Lomanthus is a genus of flowering plant in the family Asteraceae, with species native to north-western Argentina, Bolivia, Ecuador and Peru. The genus was established in 2009. It was split from the genus Senecio on the basis of morphological and molecular phylogenetic evidence.

==Species==
As of March 2023, Plants of the World Online accepted the following species:

- Lomanthus abadianus (DC.) B.Nord. & Pelser
- Lomanthus albaniae (H.Beltrán) B.Nord. & Pelser
- Lomanthus arnaldii (Cabrera) B.Nord. & Pelser
- Lomanthus bangii (Rusby) B.Nord. & Pelser
- Lomanthus calachaquensis (Cabrera) B.Nord.

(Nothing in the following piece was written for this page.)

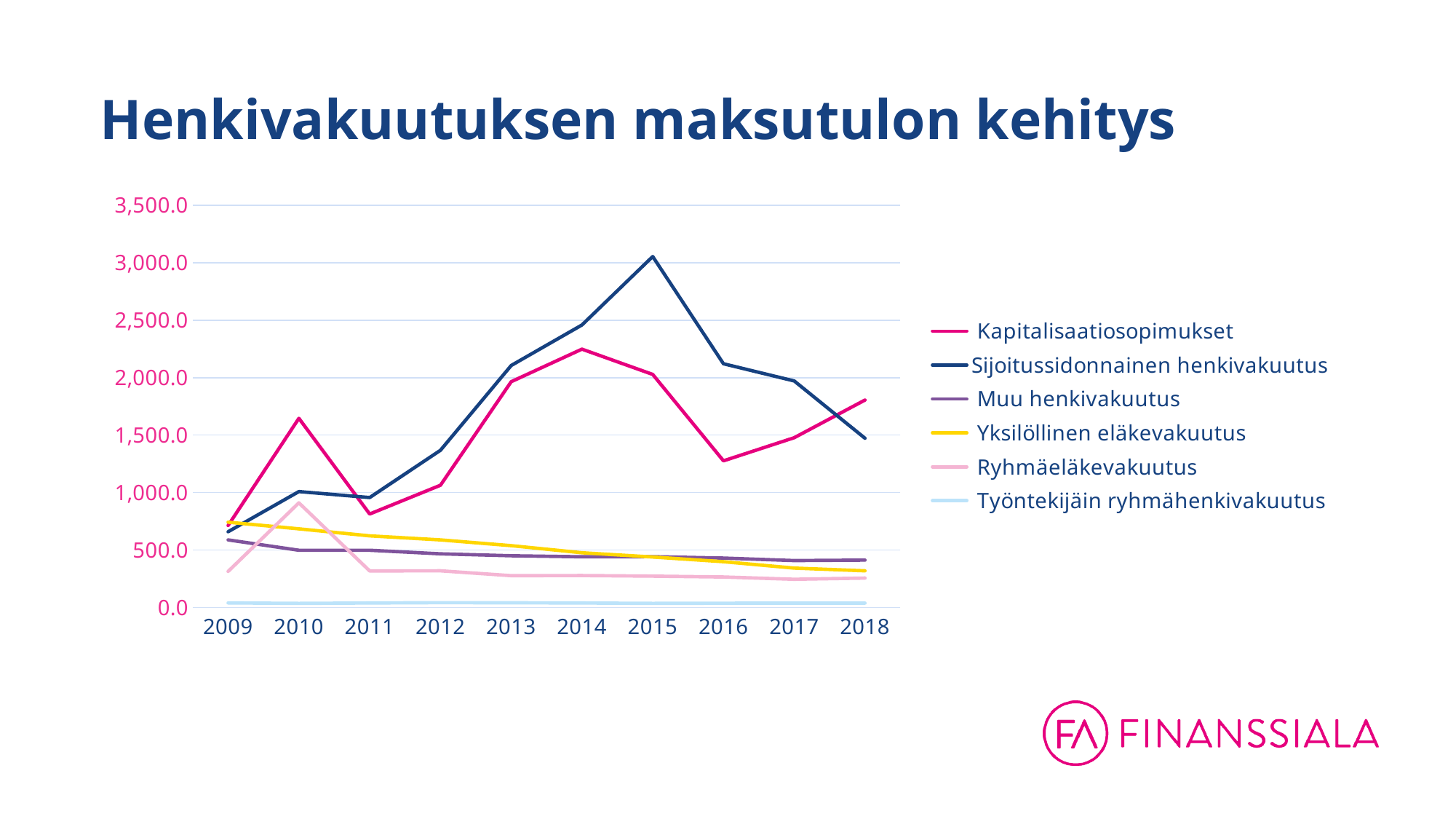
How many years are shown on the x axis? 10 What is the title of the chart? Henkivakuutuksen maksutulon kehitys How many series does the legend list? 6 Which series has the lowest values across all years? Työntekijäin ryhmähenkivakuutus Is the value for Sijoitussidonnainen henkivakuutus in 2015 greater or less than 2,500.0? greater In which year does Kapitalisaatiosopimukset reach its highest value? 2014 Is the value for Muu henkivakuutus in 2018 greater or less than 500.0? less Is the value for Kapitalisaatiosopimukset in 2016 greater or less than 1,500.0? less What kind of chart is shown on the slide? line chart In which year does Sijoitussidonnainen henkivakuutus reach its highest value? 2015 In 2018, which is higher: Kapitalisaatiosopimukset or Sijoitussidonnainen henkivakuutus? Kapitalisaatiosopimukset Does the Yksilöllinen eläkevakuutus line rise or fall from 2009 to 2018? fall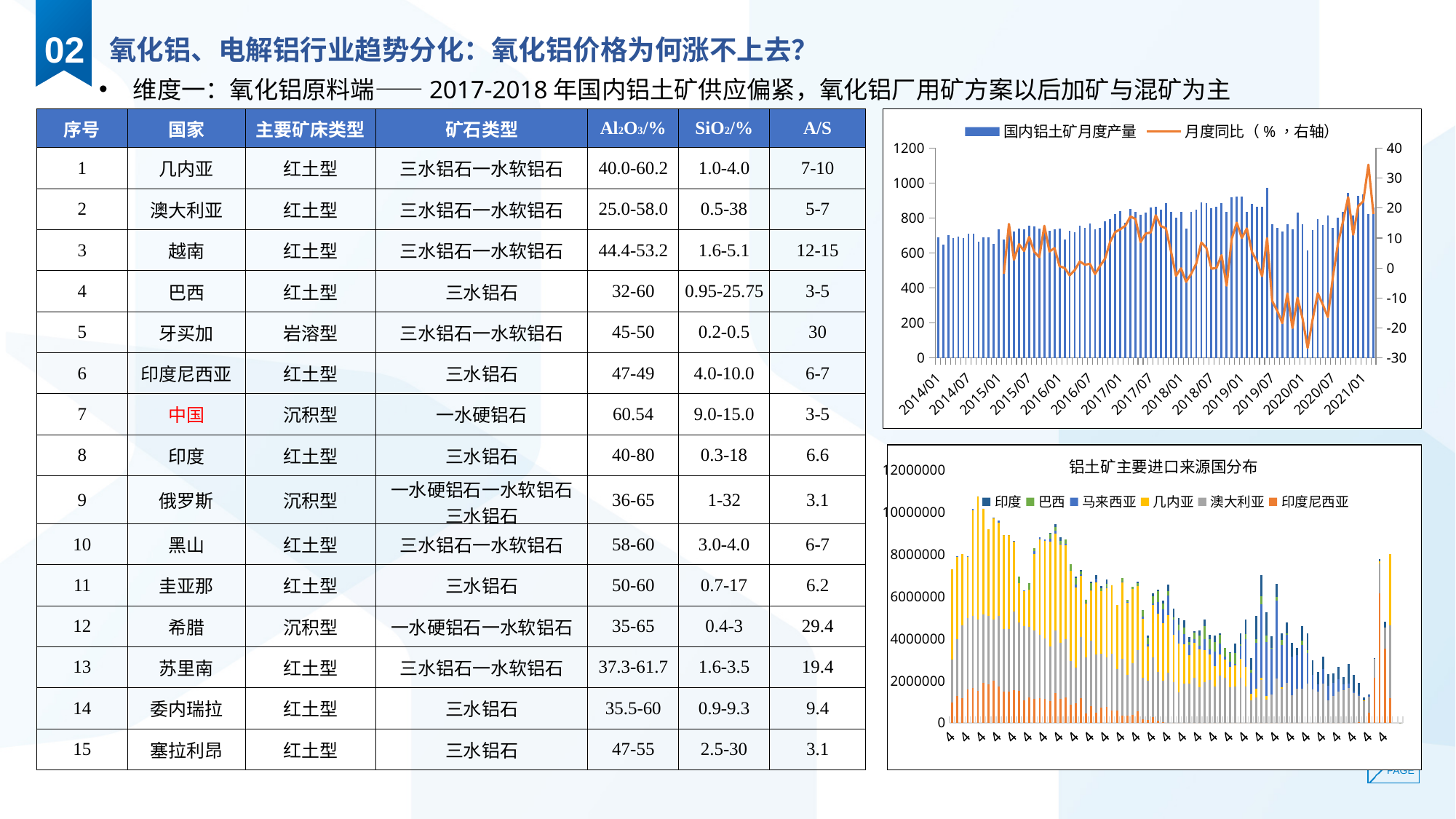
What is the maximum value shown on the vertical axis of the bottom-right chart (铝土矿主要进口来源国分布)? 12000000 What is the maximum value shown on the left axis of the top-right chart? 1200 How many series does the legend of the bottom-right chart (铝土矿主要进口来源国分布) list? 6 In the top-right chart, is the 国内铝土矿月度产量 bar for 2014/01 greater or less than 800? less In the bottom-right chart (铝土矿主要进口来源国分布), which series is shown in yellow? 几内亚 What kind of chart is the top-right chart titled 国内铝土矿月度产量? bar chart with a line In the top-right chart, is the 国内铝土矿月度产量 bar for 2019/01 greater or less than 800? greater How many series does the legend of the top-right chart (国内铝土矿月度产量) list? 2 What kind of chart is the bottom-right chart titled 铝土矿主要进口来源国分布? stacked bar chart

- Lomanthus cantensis (Cabrera) P.Gonzáles
- Lomanthus cerrateae (Cabrera) B.Nord. & Pelser
- Lomanthus cuatrecasasii (Cabrera) P.Gonzáles
- Lomanthus fosbergii (Cuatrec.) B.Nord. & Pelser
- Lomanthus icaensis (H.Beltrán & A.Galán) B.Nord.
- Lomanthus infernalis (Cabrera) H.Beltrán
- Lomanthus lomincola (Cabrera) B.Nord. & Pelser
- Lomanthus mollendoensis (Cabrera) B.Nord.
- Lomanthus okopanus (Cabrera) B.Nord.
- Lomanthus putcalensis (Hieron.) B.Nord.
- Lomanthus subcandidus (A.Gray) B.Nord.
- Lomanthus tovarii (Cabrera) B.Nord. & Pelser
- Lomanthus truxillensis (Cabrera) B.Nord.